[Begin]

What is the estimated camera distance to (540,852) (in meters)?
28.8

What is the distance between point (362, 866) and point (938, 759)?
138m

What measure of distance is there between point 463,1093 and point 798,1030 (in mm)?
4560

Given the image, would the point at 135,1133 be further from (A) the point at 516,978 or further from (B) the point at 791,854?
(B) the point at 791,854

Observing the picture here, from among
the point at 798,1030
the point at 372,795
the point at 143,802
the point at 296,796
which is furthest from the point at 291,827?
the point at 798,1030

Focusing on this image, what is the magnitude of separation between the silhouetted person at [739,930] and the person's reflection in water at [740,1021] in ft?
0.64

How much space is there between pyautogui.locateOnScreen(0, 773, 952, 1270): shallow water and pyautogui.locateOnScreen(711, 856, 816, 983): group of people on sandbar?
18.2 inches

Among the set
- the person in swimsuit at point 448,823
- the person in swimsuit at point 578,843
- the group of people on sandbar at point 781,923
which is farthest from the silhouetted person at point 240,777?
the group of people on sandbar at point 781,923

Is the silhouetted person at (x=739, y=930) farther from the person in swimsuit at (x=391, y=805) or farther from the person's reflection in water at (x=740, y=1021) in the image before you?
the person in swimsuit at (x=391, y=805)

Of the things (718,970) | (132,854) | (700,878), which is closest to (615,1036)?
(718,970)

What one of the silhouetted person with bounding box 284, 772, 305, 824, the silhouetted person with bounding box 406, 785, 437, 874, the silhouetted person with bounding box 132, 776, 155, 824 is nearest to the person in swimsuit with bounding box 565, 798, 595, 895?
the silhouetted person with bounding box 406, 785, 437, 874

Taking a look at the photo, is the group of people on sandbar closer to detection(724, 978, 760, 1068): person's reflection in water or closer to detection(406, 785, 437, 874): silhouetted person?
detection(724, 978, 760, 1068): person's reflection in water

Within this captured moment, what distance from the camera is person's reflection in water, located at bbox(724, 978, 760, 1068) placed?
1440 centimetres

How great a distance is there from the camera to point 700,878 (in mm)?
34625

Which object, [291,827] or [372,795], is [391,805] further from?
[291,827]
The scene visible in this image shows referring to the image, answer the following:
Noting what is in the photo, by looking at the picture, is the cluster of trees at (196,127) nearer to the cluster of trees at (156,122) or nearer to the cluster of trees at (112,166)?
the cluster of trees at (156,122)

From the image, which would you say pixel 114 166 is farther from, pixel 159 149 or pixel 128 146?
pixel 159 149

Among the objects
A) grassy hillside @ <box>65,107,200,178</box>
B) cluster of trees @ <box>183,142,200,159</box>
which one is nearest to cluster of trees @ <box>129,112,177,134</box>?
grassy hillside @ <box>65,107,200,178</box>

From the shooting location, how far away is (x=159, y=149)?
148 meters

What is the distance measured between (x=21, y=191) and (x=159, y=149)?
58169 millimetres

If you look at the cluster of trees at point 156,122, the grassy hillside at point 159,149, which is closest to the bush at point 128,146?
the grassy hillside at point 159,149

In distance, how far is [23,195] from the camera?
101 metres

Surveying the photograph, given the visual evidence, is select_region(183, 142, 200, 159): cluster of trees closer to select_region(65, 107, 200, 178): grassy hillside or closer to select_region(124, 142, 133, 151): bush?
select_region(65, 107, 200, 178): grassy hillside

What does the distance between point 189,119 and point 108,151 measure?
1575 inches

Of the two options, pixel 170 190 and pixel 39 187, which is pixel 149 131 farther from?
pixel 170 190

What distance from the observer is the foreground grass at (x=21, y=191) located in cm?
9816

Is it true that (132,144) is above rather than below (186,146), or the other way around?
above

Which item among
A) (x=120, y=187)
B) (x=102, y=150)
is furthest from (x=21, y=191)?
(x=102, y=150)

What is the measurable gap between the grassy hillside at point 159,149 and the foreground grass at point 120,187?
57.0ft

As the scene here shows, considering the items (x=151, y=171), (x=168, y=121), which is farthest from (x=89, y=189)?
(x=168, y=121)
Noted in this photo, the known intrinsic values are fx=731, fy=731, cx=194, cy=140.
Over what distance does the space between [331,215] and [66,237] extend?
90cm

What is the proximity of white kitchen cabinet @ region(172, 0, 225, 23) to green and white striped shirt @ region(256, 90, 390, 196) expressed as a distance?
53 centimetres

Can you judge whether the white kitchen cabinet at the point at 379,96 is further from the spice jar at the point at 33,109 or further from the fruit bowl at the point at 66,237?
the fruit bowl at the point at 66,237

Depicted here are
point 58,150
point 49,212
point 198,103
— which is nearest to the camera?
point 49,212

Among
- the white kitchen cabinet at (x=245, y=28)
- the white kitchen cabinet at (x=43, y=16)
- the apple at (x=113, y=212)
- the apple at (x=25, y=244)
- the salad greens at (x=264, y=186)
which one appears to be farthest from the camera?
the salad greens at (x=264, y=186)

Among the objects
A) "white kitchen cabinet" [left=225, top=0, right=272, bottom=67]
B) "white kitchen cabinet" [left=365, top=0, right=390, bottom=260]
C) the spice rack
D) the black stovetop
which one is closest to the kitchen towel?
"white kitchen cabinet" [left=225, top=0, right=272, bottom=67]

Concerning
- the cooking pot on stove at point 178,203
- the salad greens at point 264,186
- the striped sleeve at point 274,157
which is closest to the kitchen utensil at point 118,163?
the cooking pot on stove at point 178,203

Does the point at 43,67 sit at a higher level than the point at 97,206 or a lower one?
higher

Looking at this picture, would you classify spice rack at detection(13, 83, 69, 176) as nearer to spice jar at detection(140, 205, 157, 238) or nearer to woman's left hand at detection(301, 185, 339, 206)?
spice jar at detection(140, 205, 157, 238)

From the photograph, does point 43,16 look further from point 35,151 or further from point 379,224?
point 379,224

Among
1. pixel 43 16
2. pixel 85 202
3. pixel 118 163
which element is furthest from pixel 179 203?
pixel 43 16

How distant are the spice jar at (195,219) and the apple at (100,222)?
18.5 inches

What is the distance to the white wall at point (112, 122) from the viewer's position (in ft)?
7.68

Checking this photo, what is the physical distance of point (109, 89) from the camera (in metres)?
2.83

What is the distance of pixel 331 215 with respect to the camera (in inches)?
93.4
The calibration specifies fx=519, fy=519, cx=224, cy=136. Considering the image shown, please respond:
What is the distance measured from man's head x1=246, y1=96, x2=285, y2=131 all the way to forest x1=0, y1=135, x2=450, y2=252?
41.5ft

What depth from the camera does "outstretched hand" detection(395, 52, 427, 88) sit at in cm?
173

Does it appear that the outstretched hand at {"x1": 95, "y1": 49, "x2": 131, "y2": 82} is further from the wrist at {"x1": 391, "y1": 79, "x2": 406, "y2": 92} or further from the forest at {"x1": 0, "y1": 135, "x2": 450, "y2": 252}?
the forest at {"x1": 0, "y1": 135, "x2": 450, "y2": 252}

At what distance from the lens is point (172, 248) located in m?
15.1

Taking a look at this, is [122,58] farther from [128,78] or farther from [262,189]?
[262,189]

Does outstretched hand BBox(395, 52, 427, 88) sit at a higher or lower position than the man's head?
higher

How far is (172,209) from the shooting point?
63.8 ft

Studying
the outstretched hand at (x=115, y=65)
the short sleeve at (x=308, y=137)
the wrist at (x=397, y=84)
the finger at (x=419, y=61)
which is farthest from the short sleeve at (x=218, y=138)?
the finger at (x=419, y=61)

[End]

Please repeat the listing from the line holding "What depth from" through the end of the listing, inclusive, replacing "outstretched hand" with "open hand" and keeping everything else the same.

## RESULT OF THIS EXERCISE:
What depth from the camera does "open hand" detection(395, 52, 427, 88) sit at in cm?
173

Does it appear that the open hand at {"x1": 95, "y1": 49, "x2": 131, "y2": 82} is further from the wrist at {"x1": 391, "y1": 79, "x2": 406, "y2": 92} or further from the forest at {"x1": 0, "y1": 135, "x2": 450, "y2": 252}?
the forest at {"x1": 0, "y1": 135, "x2": 450, "y2": 252}

At what distance from the lens is point (172, 248) located in m?
15.1

Taking a look at this, is [122,58] farther from [128,78] or farther from [262,189]?
[262,189]

Does open hand BBox(395, 52, 427, 88) sit at a higher or lower position than the man's head?
higher

How far is (172,209) from the shooting point?
63.8 ft

Studying
the open hand at (x=115, y=65)
the short sleeve at (x=308, y=137)
the wrist at (x=397, y=84)
the finger at (x=419, y=61)
which is farthest from the short sleeve at (x=218, y=138)?
the finger at (x=419, y=61)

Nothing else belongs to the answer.